Work to complete -
1. In the Rabbit Hole article, who is Pete Cowdin's partner in buying the warehouse?
2. Reproduce the Rabbit Hole article verbatim for the stretch from "With its new" through "surveying the room.".
3. Continue the Rabbit Hole article from the point where it stops.

Quoted passage -
With its new North Kansas City headquarters, the Rabbit Hole is aiming for the children’s-literature stars
Pete Cowdin stands in an expansive North Kansas City warehouse filled with bottled beverages stacked on wooden pallets. Everything in this three-story, 165,000-square-foot industrial space is made of raw, exposed concrete, amplifying the abnormally chilly spring day. Workers zip by on forklifts, moving at a speed that seems unsafe, glass clanking as the pallets are loaded onto waiting trucks. Cowdin puts his hands on his hips and takes a deep breath, surveying the room.
“Isn’t it great?” he says.
Soon, the bottling company that occupies this massive building will move out, and Cowdin and his partner, Deb Pettid, will take over the place. They bought it earlier this year with plans to convert it into the permanent home of the Rabbit Hole, a big-vision concept they’ve taken to calling the world’s first “explorastorium.” A what?

Supplied data -
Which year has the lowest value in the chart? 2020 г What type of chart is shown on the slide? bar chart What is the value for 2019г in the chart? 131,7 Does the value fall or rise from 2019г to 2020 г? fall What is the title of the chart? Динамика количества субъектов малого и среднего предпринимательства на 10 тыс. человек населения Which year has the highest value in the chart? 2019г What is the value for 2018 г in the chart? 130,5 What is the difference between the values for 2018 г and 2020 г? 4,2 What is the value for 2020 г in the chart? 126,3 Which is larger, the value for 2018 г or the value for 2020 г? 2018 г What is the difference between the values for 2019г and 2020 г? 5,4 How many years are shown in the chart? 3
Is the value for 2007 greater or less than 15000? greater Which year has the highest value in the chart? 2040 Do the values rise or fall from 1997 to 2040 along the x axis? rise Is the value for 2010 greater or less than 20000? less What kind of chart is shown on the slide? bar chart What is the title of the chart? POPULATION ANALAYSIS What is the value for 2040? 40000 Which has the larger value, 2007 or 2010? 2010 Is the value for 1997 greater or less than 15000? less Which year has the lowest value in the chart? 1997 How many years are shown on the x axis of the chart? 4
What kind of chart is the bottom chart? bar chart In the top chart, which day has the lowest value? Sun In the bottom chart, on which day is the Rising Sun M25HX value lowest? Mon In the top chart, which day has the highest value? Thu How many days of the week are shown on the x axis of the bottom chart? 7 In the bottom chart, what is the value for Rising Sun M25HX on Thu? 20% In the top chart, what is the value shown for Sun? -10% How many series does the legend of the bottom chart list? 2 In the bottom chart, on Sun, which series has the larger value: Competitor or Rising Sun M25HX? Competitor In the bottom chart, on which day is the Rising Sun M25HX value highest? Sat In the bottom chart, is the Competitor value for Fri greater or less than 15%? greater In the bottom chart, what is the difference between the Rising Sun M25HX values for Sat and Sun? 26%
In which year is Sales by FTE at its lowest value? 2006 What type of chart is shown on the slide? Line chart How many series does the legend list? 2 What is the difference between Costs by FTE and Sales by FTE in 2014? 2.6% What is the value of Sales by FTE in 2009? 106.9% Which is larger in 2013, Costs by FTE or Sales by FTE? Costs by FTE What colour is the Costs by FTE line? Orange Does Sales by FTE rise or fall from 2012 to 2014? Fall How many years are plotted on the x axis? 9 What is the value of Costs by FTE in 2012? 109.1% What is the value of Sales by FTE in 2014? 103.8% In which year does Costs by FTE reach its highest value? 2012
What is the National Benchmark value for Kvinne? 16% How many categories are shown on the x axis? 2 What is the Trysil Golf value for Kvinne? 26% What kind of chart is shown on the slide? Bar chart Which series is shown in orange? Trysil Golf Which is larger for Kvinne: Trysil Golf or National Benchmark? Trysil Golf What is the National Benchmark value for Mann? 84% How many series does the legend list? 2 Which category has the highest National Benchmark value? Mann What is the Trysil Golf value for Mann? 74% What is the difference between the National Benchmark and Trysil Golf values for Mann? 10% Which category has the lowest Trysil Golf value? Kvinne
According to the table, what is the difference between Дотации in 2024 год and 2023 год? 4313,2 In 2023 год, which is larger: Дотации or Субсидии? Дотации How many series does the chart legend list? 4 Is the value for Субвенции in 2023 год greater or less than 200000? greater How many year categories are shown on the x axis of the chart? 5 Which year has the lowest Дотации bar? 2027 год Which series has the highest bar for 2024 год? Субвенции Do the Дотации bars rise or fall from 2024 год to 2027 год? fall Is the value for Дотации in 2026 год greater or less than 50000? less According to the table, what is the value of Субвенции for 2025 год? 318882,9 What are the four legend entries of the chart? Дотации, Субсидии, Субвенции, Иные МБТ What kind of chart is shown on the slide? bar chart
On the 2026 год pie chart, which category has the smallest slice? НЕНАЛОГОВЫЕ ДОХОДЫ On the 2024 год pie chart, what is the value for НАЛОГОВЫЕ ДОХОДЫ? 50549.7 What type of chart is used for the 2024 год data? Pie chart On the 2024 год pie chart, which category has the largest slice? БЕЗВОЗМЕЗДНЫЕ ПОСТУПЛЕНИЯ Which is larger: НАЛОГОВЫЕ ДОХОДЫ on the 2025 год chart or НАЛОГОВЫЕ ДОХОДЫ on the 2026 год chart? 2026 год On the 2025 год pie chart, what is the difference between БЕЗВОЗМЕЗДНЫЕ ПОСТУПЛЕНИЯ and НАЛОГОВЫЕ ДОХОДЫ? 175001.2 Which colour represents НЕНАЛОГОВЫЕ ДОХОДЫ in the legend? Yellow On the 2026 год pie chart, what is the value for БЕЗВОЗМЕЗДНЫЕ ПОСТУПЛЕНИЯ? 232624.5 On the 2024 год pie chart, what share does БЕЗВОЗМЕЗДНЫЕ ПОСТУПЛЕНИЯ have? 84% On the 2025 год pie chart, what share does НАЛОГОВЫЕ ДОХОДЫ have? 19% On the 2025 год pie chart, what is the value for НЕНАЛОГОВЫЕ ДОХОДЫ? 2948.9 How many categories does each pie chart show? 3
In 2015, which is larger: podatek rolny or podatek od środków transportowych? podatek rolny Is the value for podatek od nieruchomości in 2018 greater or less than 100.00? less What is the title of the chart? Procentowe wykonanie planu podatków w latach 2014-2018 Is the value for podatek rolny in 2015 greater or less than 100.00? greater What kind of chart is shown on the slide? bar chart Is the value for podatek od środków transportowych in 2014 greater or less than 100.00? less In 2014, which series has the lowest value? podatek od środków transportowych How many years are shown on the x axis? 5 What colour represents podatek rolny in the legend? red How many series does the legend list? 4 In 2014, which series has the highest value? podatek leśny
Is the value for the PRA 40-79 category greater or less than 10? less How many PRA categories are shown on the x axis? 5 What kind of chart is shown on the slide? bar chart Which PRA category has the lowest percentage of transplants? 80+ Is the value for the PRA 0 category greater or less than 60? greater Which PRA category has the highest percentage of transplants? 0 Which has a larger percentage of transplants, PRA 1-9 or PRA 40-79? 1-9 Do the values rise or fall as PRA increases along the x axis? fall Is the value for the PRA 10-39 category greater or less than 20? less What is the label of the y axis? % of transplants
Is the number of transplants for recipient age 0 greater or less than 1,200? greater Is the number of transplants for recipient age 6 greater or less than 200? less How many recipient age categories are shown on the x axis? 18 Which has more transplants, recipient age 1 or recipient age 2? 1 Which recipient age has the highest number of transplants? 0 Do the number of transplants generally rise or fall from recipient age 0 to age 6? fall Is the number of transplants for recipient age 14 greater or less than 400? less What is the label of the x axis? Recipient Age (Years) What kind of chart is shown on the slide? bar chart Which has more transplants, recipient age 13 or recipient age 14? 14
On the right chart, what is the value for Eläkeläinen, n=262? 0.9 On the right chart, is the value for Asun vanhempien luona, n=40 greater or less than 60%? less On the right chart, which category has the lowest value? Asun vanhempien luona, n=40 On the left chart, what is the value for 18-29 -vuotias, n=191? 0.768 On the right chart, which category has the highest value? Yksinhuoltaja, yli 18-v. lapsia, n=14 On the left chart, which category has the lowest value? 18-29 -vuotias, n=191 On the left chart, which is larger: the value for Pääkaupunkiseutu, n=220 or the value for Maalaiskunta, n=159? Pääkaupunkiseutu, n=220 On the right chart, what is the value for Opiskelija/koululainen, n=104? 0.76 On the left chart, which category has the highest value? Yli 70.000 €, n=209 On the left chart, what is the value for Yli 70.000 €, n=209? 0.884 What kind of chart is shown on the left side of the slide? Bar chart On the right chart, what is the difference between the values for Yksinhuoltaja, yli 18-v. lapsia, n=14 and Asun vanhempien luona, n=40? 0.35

Results of the exercise -
1. Deb Pettid

2.
With its new North Kansas City headquarters, the Rabbit Hole is aiming for the children’s-literature stars
Pete Cowdin stands in an expansive North Kansas City warehouse filled with bottled beverages stacked on wooden pallets. Everything in this three-story, 165,000-square-foot industrial space is made of raw, exposed concrete, amplifying the abnormally chilly spring day. Workers zip by on forklifts, moving at a speed that seems unsafe, glass clanking as the pallets are loaded onto waiting trucks. Cowdin puts his hands on his hips and takes a deep breath, surveying the room.

3.
“We want to create spaces where you can walk into literature and translate knowledge into an immersive experience,” Cowdin says.
Among other things, Cowdin and Pettid hope to fill the warehouse with not only life-size renderings of classic and contemporary children’s books, but also a bookstore, resource library, theater, and printing press/bindery, with the whole thing functioning like a living piece of art in the style of St. Louis’ City Museum.
The idea is perhaps too imaginatively ambitious to call a natural evolution, but it makes a certain amount of sense given Cowdin and Pettid’s background. Children’s literature has been the central focus of their lives since 1988, when they opened the Brookside bookstore Reading Reptile. They closed the shop in 2016 and began devoting their time to a new, Crossroads-based nonprofit called the Rabbit Hole.
There, the couple took their artistic endeavors to a new level. One example: they created a prototype storybook gallery based on Jon Agee’s The Incredible Painting of Felix Clousseau, about a painter whose hyper-realistic work comes to life and roams the streets of Paris. More than 3,500 people visited the exhibit, including Agee himself, and nearly every family bought a book.
Knowing they wanted to continue down this path, and grow, Cowdin and Pettid began scouring the city for potential new locations. North Kansas City gradually emerged as a frontrunner.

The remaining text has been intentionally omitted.